YOUR TASK:
Find the line with "phylum: Chordata" in the data below. Repeat it and every line after it exactly, but not the pictures.
*** RAW DATA ***
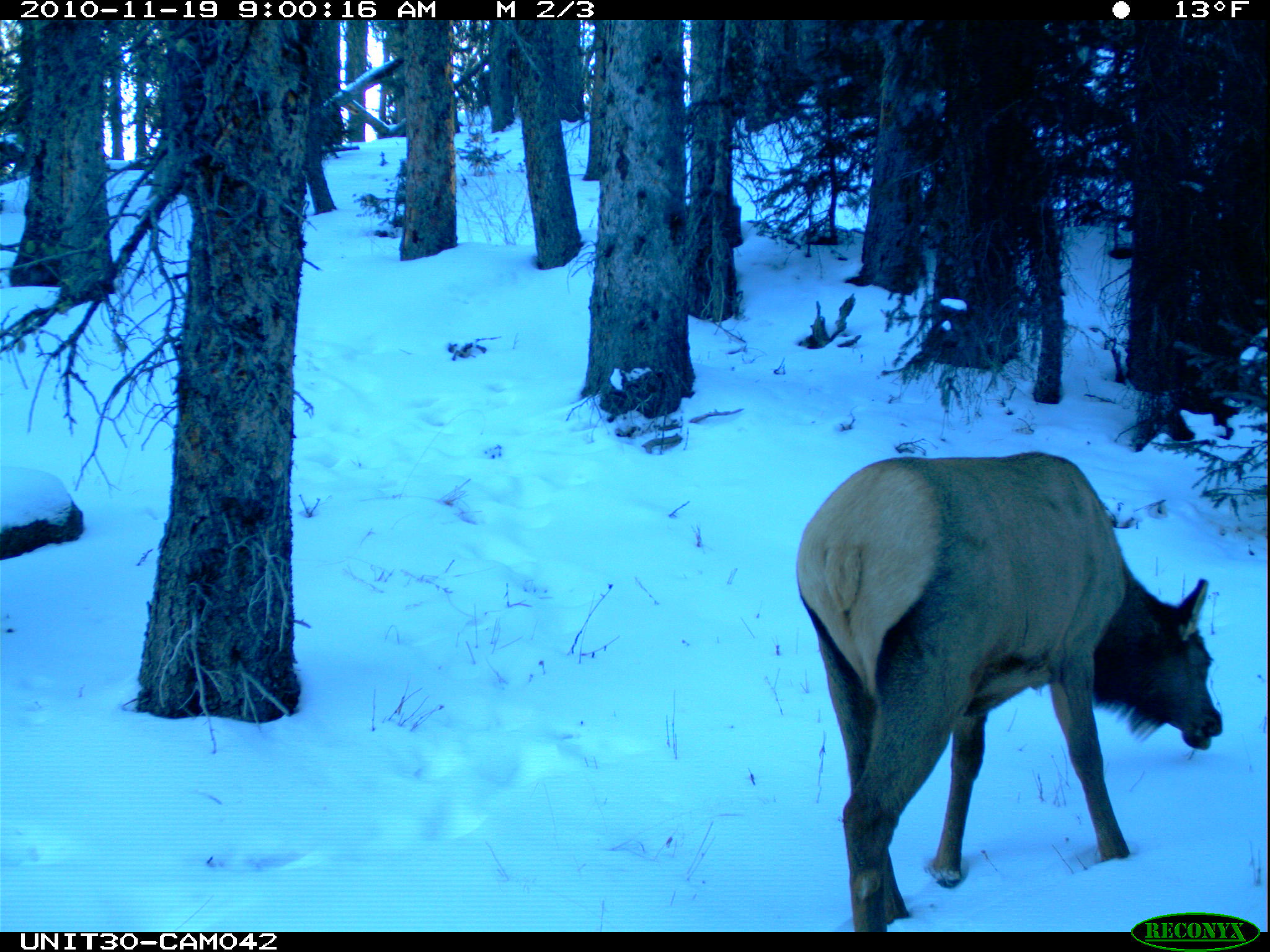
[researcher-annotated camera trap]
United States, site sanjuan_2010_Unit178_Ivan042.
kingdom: Animalia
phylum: Chordata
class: Mammalia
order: Artiodactyla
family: Cervidae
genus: Cervus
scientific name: Cervus elaphus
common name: red deer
Cervus elaphus (red deer).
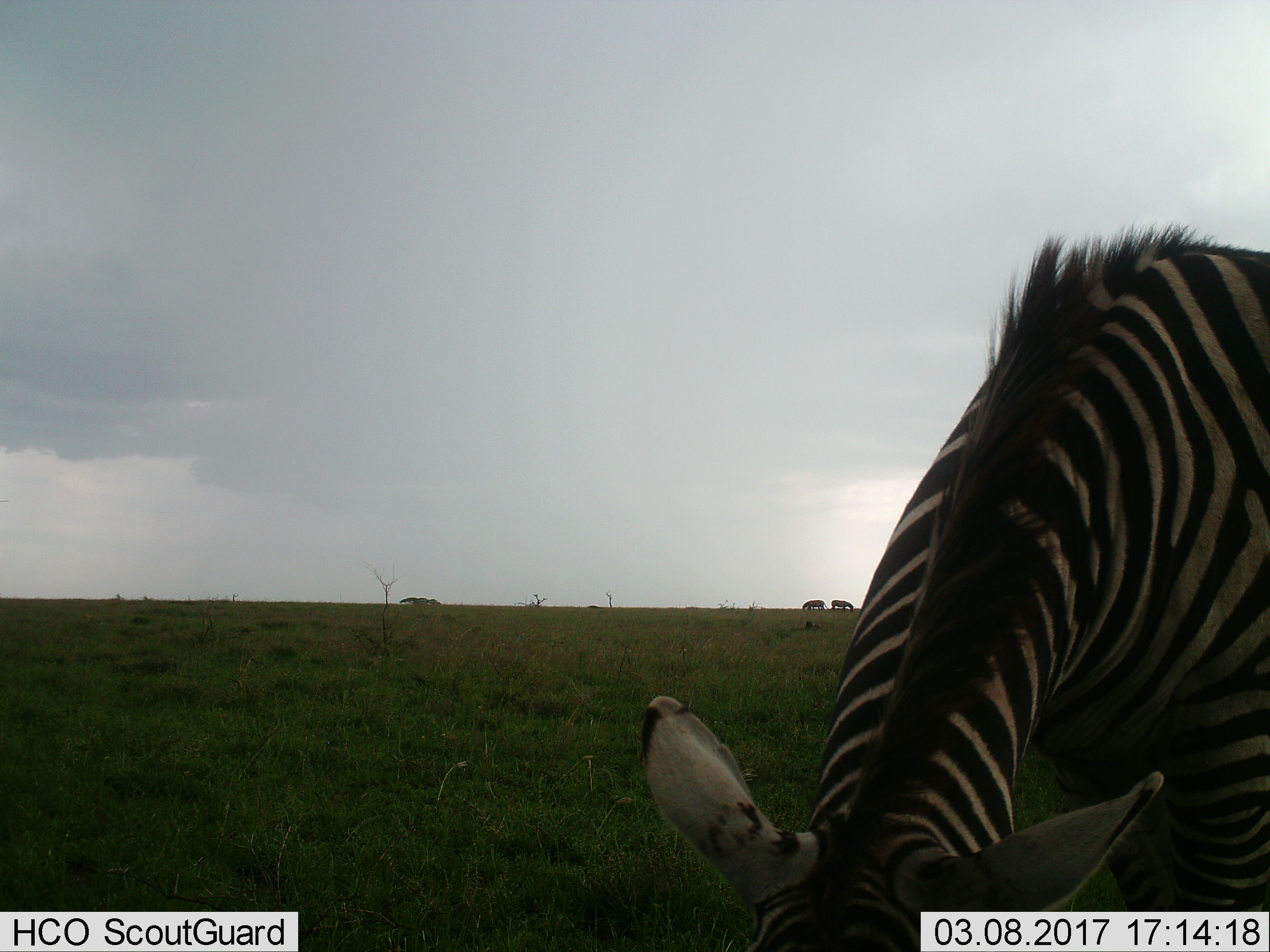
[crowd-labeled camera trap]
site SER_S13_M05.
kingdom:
*** End of RAW DATA ***
EXPECTED OUTPUT:
phylum: Chordata
class: Mammalia
order: Artiodactyla
family: Cervidae
genus: Cervus
scientific name: Cervus elaphus
common name: red deer
Cervus elaphus (red deer).
[crowd-labeled camera trap]
site SER_S13_M05.
kingdom:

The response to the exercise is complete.